Angew. Chem. Int. Ed, 2016, 55, 1830-1834
Shien Guo, Baojiang Jiang,* Honggang Fu*. et. al. Phosphorus-Doped Carbon Nitride Tubes with a Layered Micro-nanostructure for Enhanced Visible-Light Photocatalytic Hydrogen Evolution. (Angew. Chem. Int. Ed, 2016, 55, 1830-1834)
Graphitic carbon nitride (g-C3N4, labeled as GCN), as a metal-free organic semiconductor, has attracted increasing attention because it possesses high thermal and chemical stability, and an appealing electronic structure. These unique properties of GCN allow for its diverse applications such as photocatalytic hydrogen evolution, oxygen reduction reaction (ORR), oxygen evolution reaction (OER), etc. Bulk GCN obtained by the direct thermal polymerization process generally yields relatively low surface area and less active sites for GCN, which significantly restricts its applications. Additionally, the quantum efficiency of GCN in the visible light region needs to be further improved. The fabrication of hierarchical micro-nanostructure and heterogeneous element doping for GCN are two effective methods to solve the above problems. Typically, various kinds of micro-nanostructure GCN including porous GCN, sphere GCN, and tubular GCN were obtained through hard-templating approach. Nevertheless, this type of templating is time- and cost-inefficient, for it requires environmentally hazardous reagents to remove the template and prohibits further functionalization. Besides that, the chemical doped GCN with foreign elements, such as phosphorus and sulphur, can tune the energy band structure and conductivity of GCN, thus enhancing the visible-light photocatalytic quantum efficiency as well as improving their surface properties of GCN. This means that the GCN with novel hierarchical micro-nanostructure and simultaneous nonmetal element doping by the template-free method is highly desirable but poses challenge.
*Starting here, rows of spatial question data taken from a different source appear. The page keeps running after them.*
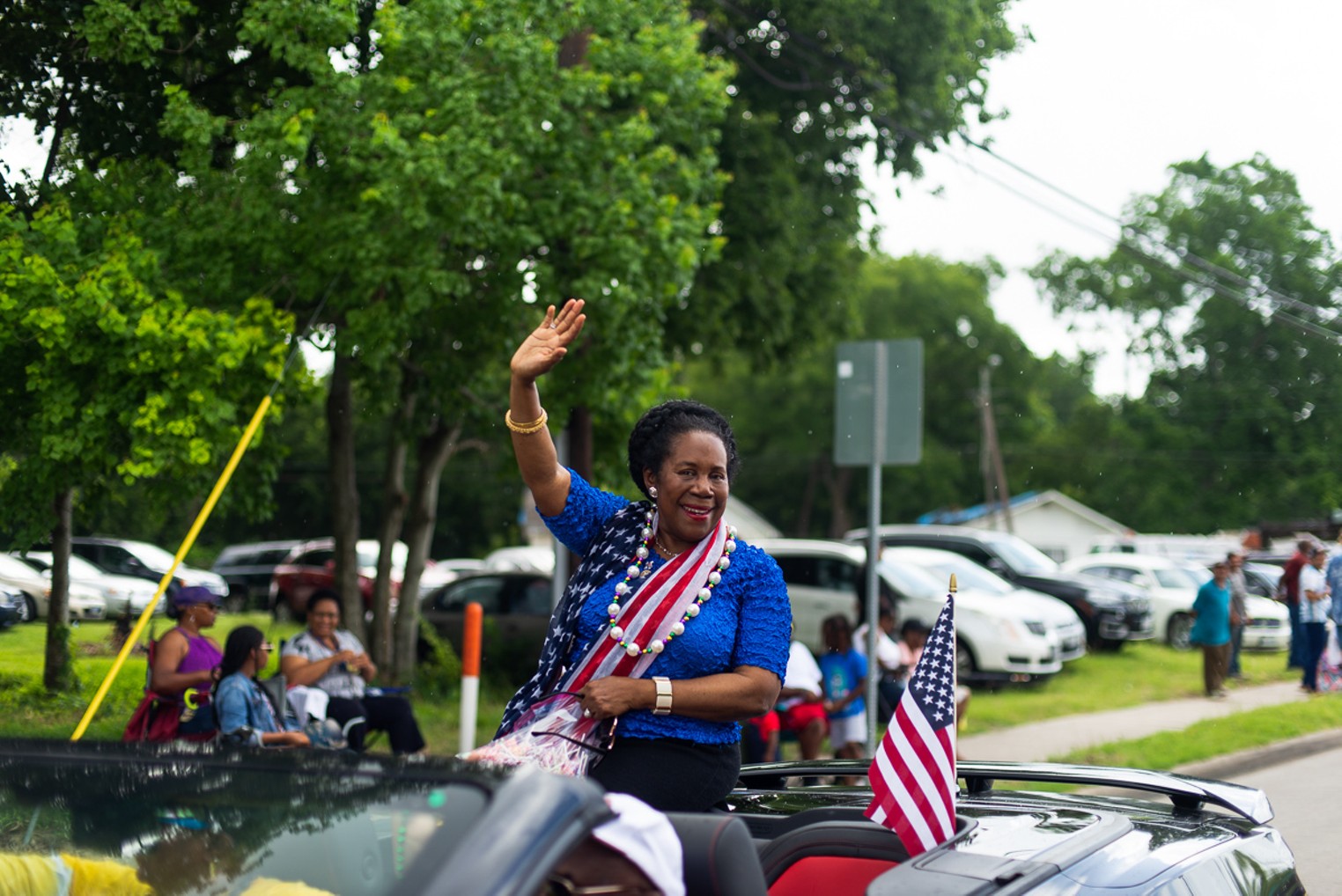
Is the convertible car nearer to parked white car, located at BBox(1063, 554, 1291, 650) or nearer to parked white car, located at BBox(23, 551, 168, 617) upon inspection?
parked white car, located at BBox(23, 551, 168, 617)

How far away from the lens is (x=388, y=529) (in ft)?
46.0

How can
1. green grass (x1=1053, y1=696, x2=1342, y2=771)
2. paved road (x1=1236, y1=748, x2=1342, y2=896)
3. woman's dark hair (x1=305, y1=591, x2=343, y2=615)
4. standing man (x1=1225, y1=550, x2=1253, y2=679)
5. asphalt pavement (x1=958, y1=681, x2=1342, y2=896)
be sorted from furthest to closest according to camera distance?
standing man (x1=1225, y1=550, x2=1253, y2=679)
green grass (x1=1053, y1=696, x2=1342, y2=771)
woman's dark hair (x1=305, y1=591, x2=343, y2=615)
asphalt pavement (x1=958, y1=681, x2=1342, y2=896)
paved road (x1=1236, y1=748, x2=1342, y2=896)

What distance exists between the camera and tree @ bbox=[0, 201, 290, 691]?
7.21 m

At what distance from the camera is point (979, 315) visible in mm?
58000

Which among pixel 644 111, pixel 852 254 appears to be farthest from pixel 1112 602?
pixel 644 111

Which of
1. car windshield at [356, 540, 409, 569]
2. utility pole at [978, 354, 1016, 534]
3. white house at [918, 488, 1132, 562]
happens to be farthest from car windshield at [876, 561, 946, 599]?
white house at [918, 488, 1132, 562]

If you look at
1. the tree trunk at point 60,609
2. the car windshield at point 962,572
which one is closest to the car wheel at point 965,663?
the car windshield at point 962,572

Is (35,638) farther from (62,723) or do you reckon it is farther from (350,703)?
(350,703)

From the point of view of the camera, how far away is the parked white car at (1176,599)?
2356 centimetres

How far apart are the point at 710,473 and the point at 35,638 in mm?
5006

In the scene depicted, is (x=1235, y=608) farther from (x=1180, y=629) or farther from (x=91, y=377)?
(x=91, y=377)

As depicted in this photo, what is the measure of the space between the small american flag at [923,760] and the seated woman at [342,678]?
578 cm

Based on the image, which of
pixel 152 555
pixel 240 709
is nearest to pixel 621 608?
pixel 240 709

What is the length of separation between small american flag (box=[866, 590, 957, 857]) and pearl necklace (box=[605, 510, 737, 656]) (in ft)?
1.70
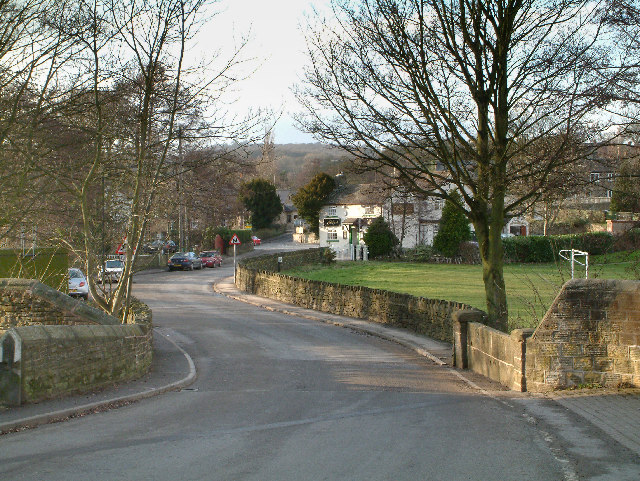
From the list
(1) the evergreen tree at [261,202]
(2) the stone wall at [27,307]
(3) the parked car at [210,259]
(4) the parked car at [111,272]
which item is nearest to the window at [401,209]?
(3) the parked car at [210,259]

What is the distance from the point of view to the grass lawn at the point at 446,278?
2964 cm

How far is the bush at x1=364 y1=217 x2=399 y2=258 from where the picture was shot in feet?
190

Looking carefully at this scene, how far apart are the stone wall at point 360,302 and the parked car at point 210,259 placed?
19756 millimetres

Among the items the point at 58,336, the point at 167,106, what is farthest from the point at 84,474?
the point at 167,106

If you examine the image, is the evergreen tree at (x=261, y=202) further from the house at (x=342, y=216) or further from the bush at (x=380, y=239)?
the bush at (x=380, y=239)

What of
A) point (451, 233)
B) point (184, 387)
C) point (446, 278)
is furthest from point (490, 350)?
point (451, 233)

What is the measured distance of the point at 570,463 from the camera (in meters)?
7.14

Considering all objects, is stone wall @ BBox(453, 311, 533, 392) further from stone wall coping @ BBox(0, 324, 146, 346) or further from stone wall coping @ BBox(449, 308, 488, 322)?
stone wall coping @ BBox(0, 324, 146, 346)

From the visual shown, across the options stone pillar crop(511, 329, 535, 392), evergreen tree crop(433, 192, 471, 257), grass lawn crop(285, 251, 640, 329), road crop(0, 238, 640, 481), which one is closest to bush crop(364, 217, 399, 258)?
grass lawn crop(285, 251, 640, 329)

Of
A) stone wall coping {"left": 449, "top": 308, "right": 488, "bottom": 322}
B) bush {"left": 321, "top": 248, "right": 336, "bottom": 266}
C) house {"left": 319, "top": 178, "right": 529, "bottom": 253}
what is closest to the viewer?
stone wall coping {"left": 449, "top": 308, "right": 488, "bottom": 322}

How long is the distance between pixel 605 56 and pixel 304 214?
66.9 m

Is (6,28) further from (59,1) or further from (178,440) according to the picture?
(178,440)

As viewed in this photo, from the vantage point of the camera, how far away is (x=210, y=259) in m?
62.6

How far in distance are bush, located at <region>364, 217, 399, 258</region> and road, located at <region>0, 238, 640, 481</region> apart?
42.9 meters
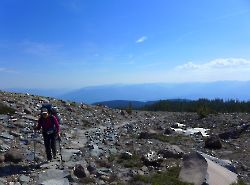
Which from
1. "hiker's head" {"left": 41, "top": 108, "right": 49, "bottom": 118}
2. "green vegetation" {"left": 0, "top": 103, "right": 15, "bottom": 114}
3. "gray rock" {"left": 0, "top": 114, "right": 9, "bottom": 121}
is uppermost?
"hiker's head" {"left": 41, "top": 108, "right": 49, "bottom": 118}

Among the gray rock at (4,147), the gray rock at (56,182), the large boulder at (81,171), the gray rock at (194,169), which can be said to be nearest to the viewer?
the gray rock at (56,182)

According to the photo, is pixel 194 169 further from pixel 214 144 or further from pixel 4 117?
pixel 4 117

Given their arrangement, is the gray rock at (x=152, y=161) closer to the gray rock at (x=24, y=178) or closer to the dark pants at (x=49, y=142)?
the dark pants at (x=49, y=142)

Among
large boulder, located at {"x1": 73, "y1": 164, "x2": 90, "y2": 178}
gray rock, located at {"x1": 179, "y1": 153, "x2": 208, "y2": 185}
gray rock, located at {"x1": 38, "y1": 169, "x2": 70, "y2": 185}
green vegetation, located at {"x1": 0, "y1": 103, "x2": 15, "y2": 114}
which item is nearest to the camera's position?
gray rock, located at {"x1": 38, "y1": 169, "x2": 70, "y2": 185}

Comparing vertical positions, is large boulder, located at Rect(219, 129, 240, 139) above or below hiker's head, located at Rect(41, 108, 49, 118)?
below

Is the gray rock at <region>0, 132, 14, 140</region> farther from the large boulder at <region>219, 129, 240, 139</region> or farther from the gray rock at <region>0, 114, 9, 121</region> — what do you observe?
the large boulder at <region>219, 129, 240, 139</region>

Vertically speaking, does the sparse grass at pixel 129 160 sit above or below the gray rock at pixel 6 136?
below

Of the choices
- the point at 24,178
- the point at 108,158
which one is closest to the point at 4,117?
the point at 108,158

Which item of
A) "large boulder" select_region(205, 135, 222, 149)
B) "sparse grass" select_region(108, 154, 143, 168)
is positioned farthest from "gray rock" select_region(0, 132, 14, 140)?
"large boulder" select_region(205, 135, 222, 149)

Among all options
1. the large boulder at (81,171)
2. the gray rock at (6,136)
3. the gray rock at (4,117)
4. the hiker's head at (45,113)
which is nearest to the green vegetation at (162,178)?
A: the large boulder at (81,171)

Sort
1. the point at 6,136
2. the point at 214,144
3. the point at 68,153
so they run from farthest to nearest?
the point at 214,144, the point at 6,136, the point at 68,153

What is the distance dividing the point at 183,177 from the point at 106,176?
3429 mm

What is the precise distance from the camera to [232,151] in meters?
25.8

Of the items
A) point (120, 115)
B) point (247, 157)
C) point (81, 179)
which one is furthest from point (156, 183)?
point (120, 115)
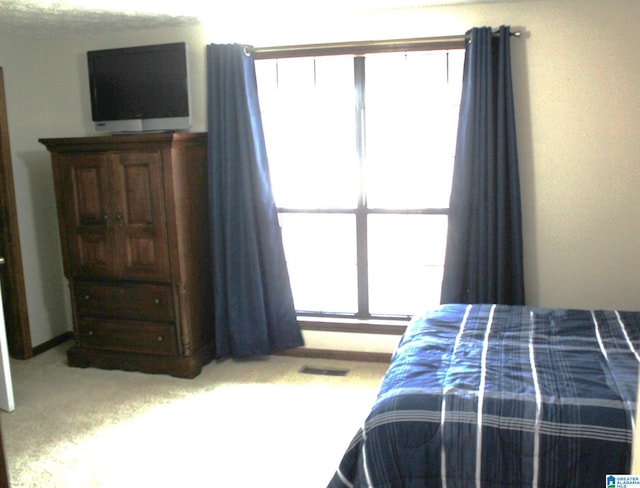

Herein, phosphorus-doped hexagonal tubular carbon nitride (P-TCN) with the layered stacking structure was obtained from hexagonal rod-like single crystal supramolecular precursor (Monoclinic, C2/m). The production process of P-TCN involves two steps: 1) the precursor was prepared by self-assembly of melamine with cyanuric acid that from in-situ hydrolysis of melamine under phosphorous acid-assisted hydrothermal condition; 2) the pyrolysis was initiated at the center of precursor under heating, thus giving the hexagonal P-TCN. The hexagonal tube with the layered stack structure significantly increases its specific surface area; as a result, the density of active sites is augmented. Moreover, the introduction of phosphorus decreases the band gap energy, increases the electric conductivity, and suppresses the recombination of photogenerated electron-hole pairs, thus improving the visible-light photocatalytic efficiency for the hydrogen evolution in the presence of sacrificial agents. Thus, the P-TCN exhibited high hydrogen evolution rate of 67 μmol h-1 (0.1g catalyst, λ > 420 nm) in the presence of sacrificial agents, and an apparent quantum efficiency of 5.68 % at 420 nm, better than most of bulk g-C3N4 reported. The hexagonal carbon nitride tube structure is also good carrier material for nanocomposite with specified dimension and chemical functionality.